TO DO: Without any of their pictures, return all of the records exactly.

[Opening MATERIALS PROVIDED section]

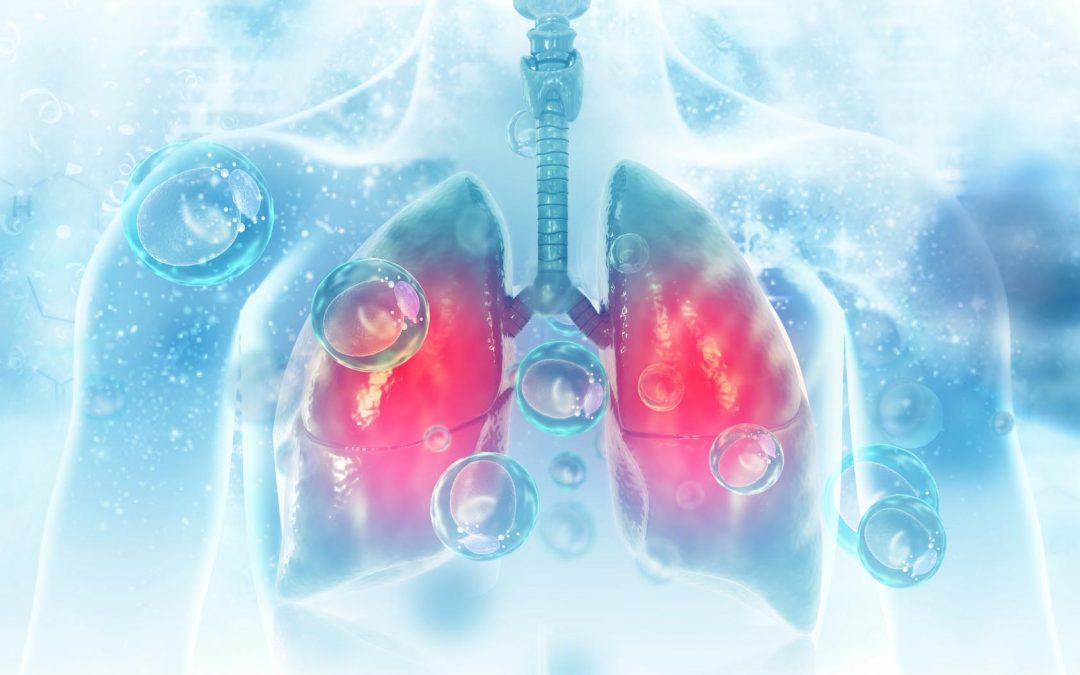 STUDY: Long term mask use breeds microbes that can infiltrate the lungs and contribute to advanced stage lung cancer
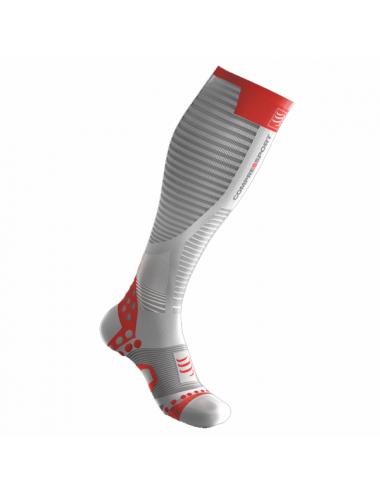 Compressport Full Socks Ultralight White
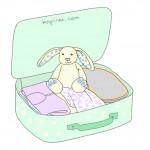 Valise maternité : la liste complète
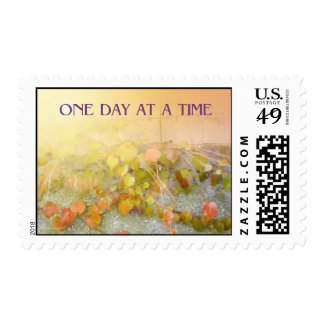 One Day at a Time Leaves Postage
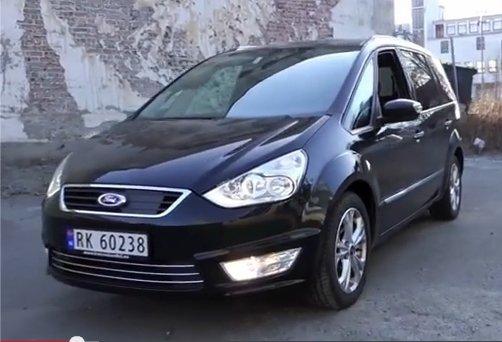 Ford Galaxy 2013 1.6TDCi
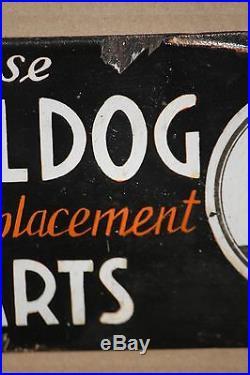 BULLDOG auto part sign vintage porcelain enamel car garage antique trade dog OLD
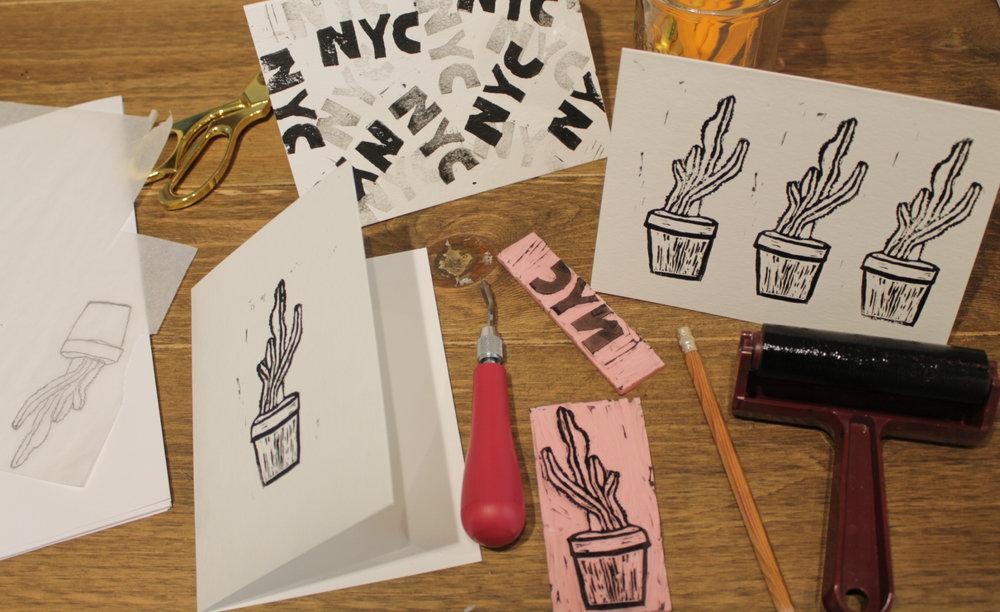 block-printing-nyc-cactus-26.jpg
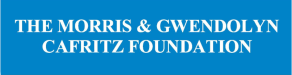 The Morris and Gwendolyn Cafritz Foundation logo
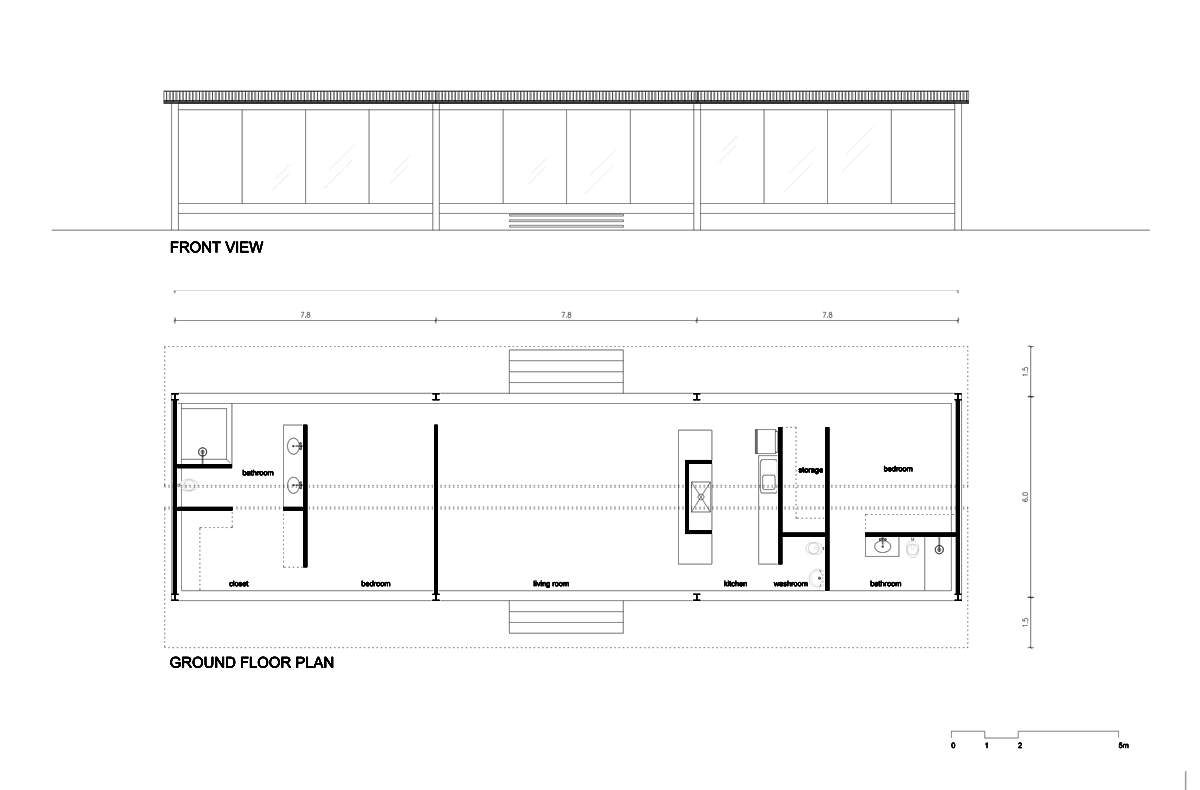 Casa Varanda  METALOCUS
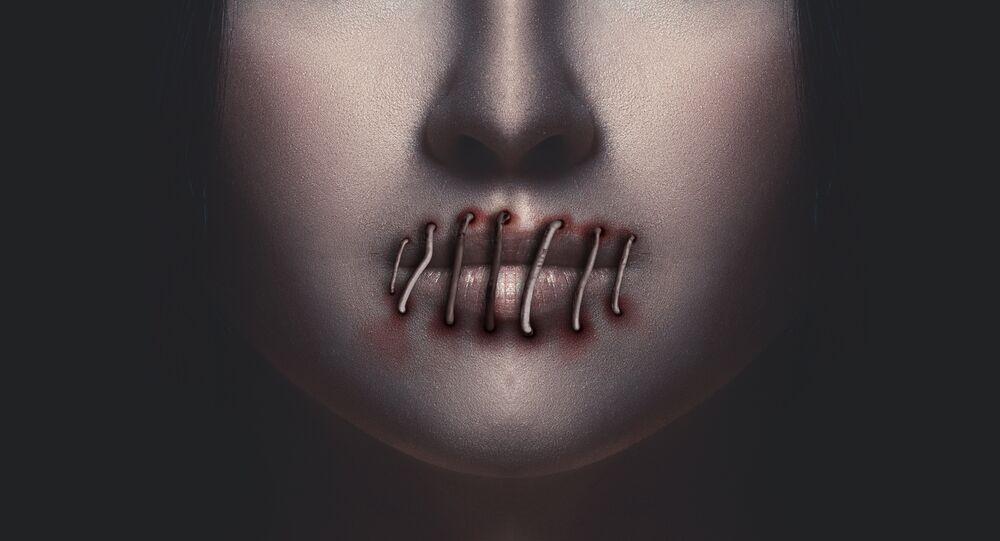Silencio (imagen referencial)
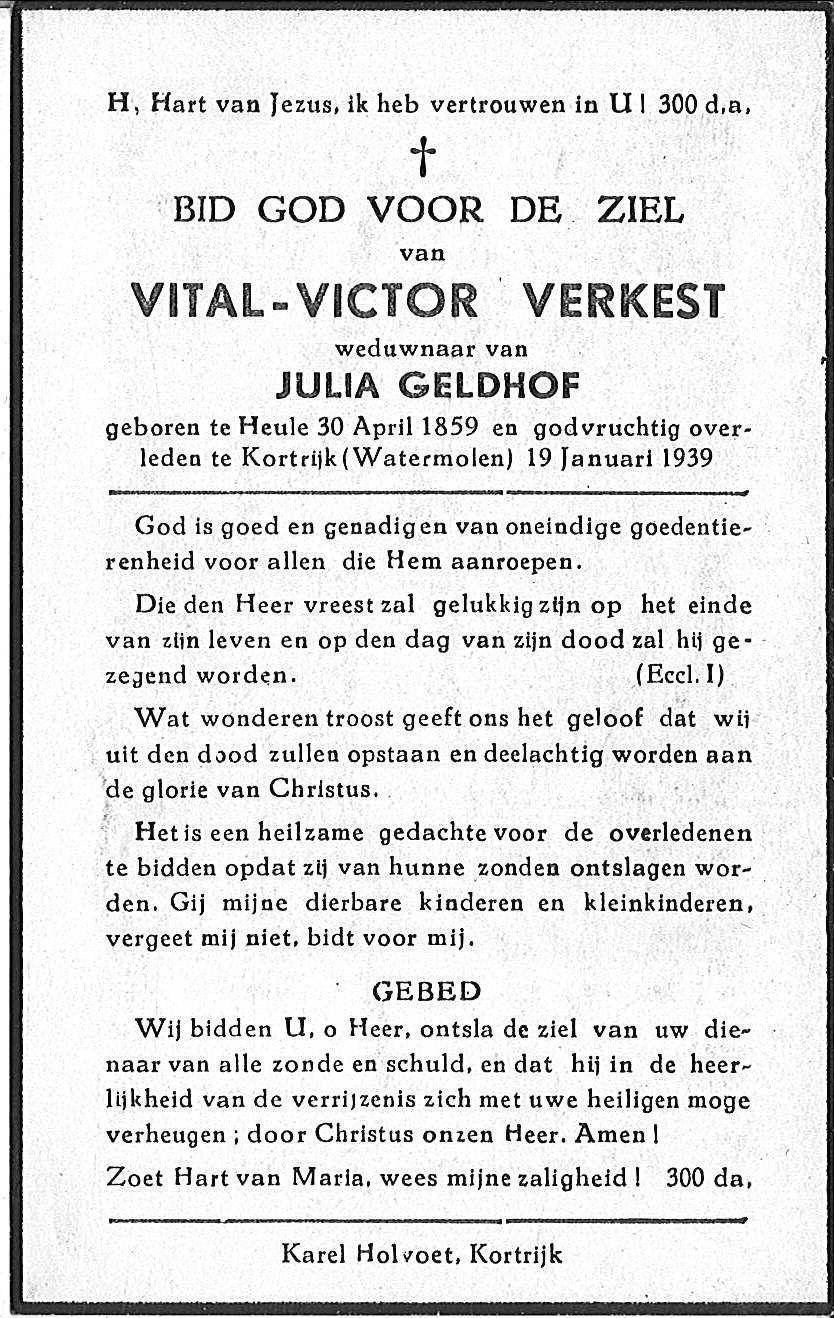 Vital-Victor Verkest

[Closing MATERIALS PROVIDED section]

REPLY TO THE EXERCISE:
 STUDY: Long term mask use breeds microbes that can infiltrate the lungs and contribute to advanced stage lung cancer
 Compressport Full Socks Ultralight White
 Valise maternité : la liste complète
 One Day at a Time Leaves Postage
 Ford Galaxy 2013 1.6TDCi
 BULLDOG auto part sign vintage porcelain enamel car garage antique trade dog OLD
 block-printing-nyc-cactus-26.jpg
 The Morris and Gwendolyn Cafritz Foundation logo
 Casa Varanda  METALOCUS
Silencio (imagen referencial)
 Vital-Victor Verkest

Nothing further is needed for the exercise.